→ Vorliegender Auszug:
Ziel der Entwicklung
Zylinderlaufbuchsen, die beispielsweise für effiziente Verbrennungsmotoren und Kompressoren benötigt werden, benötigen tragfähige, plateauartige Oberflächen mit darin eingebrachten Riefen oder Taschen, die als Schmierstoffreservoir dienen. Die dafür notwendige Oberflächenfinishbearbeitung erfolgt konventionell mittels Honen, einem Verfahren, welches auf separaten, kostenintensiven Bearbeitungsmaschinen durchgeführt wird. Beim Honen werden große Mengen Kühlschmierstoff eingesetzt. Die Versorgung mit Kühlschmierstoff benötigt einen großen Energiebedarf und stellt eine Umweltbelastung dar. Zur Verbesserung der Prozesseffizienz bei der Finishbearbeitung von Laufbuchsen wurde daher im Rahmen dieses Entwicklungsprojekts eine Alternative zur klassischen Honbearbeitung entwickelt.
Das magnetabrasive Polieren (MAP) auf Bearbeitungszentren ist dadurch gekennzeichnet, dass ein ferromagnetisches und gleichzeitig abrasives Pulver sich zwischen dem Bauteil und Werkzeug befindet und durch ein Magnetfeld im Werkzeug geführt wird. Das Magnetfeld wird dabei durch einen Elektro- oder Permanentmagneten im inneren des Werkzeugs in Verbindung mit einer speziellen Hüllgeometrie erzeugt. Das magnetabrasive Pulver kann zusätzlich durch strukturierte Oberflächen an den Außenflächen des Werkzeugs verdichtet und über die Werkstückoberflächen bewegt werden.

(Ein Datenblock)
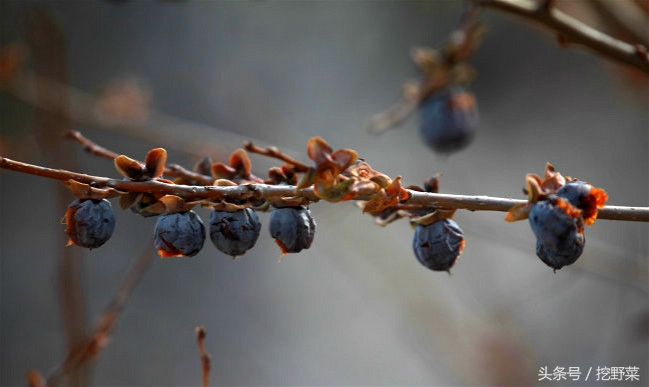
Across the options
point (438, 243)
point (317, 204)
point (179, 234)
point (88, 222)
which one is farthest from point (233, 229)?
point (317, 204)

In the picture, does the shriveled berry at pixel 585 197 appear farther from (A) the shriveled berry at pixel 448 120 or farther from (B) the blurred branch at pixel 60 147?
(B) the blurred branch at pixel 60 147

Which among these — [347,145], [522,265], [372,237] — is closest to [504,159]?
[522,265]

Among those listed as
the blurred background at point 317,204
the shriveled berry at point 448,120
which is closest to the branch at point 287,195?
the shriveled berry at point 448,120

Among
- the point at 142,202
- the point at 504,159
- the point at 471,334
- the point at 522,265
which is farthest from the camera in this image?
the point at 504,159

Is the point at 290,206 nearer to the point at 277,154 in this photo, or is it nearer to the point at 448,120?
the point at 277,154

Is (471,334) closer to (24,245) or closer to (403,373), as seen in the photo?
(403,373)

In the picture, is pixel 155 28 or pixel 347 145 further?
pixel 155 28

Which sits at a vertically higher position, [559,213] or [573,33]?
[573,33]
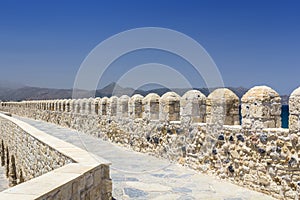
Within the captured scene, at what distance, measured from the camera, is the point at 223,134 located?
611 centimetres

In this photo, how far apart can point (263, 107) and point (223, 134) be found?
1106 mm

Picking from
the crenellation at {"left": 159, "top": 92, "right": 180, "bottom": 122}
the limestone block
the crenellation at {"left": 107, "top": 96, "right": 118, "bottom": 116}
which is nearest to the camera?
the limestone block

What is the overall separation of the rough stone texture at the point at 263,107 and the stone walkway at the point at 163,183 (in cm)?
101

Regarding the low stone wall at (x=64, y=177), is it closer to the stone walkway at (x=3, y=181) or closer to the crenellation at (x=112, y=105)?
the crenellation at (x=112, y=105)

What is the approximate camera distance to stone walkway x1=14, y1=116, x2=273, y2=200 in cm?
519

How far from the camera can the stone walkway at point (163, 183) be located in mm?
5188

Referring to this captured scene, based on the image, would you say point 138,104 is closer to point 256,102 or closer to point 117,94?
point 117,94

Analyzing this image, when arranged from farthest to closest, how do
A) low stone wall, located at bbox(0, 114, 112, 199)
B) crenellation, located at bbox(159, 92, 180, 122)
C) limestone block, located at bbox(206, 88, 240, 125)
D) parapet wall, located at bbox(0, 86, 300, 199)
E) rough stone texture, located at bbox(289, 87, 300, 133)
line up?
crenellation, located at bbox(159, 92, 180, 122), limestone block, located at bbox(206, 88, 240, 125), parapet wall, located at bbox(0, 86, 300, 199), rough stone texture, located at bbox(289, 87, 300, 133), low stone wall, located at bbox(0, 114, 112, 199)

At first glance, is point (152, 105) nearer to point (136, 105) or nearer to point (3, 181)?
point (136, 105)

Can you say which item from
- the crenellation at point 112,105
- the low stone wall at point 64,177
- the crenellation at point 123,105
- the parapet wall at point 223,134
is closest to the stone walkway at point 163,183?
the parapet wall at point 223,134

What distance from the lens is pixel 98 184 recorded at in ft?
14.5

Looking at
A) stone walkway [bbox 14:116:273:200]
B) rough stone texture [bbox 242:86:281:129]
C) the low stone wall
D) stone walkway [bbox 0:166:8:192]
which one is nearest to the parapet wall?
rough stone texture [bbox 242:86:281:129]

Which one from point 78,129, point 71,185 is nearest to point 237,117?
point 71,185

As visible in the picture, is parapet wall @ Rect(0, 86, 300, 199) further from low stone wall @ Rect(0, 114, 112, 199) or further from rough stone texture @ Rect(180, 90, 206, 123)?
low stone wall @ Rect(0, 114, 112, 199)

→ Arbeitsaufträge:
1. Beantworte anhand des Auszugs:
(a) Mit welchem Verfahren wird die Oberflächenfinishbearbeitung von Zylinderlaufbuchsen konventionell durchgeführt?
(b) Welche Funktion haben die Riefen oder Taschen in den plateauartigen Oberflächen?
(c) Wodurch wird beim magnetabrasiven Polieren das Magnetfeld erzeugt?
2. Übertrage aus dem Auszug den Abschnitt von "Das magnetabrasive Polieren" bis "Werkstückoberflächen bewegt werden." wortgetreu.
Die Einträge stammen aus einer anderen Quelle.

→ Lösungen:
1.
(a) Mit Honen.
(b) Sie dienen als Schmierstoffreservoir.
(c) Durch einen Elektro- oder Permanentmagneten im Inneren des Werkzeugs in Verbindung mit einer speziellen Hüllgeometrie.

2.
Das magnetabrasive Polieren (MAP) auf Bearbeitungszentren ist dadurch gekennzeichnet, dass ein ferromagnetisches und gleichzeitig abrasives Pulver sich zwischen dem Bauteil und Werkzeug befindet und durch ein Magnetfeld im Werkzeug geführt wird. Das Magnetfeld wird dabei durch einen Elektro- oder Permanentmagneten im inneren des Werkzeugs in Verbindung mit einer speziellen Hüllgeometrie erzeugt. Das magnetabrasive Pulver kann zusätzlich durch strukturierte Oberflächen an den Außenflächen des Werkzeugs verdichtet und über die Werkstückoberflächen bewegt werden.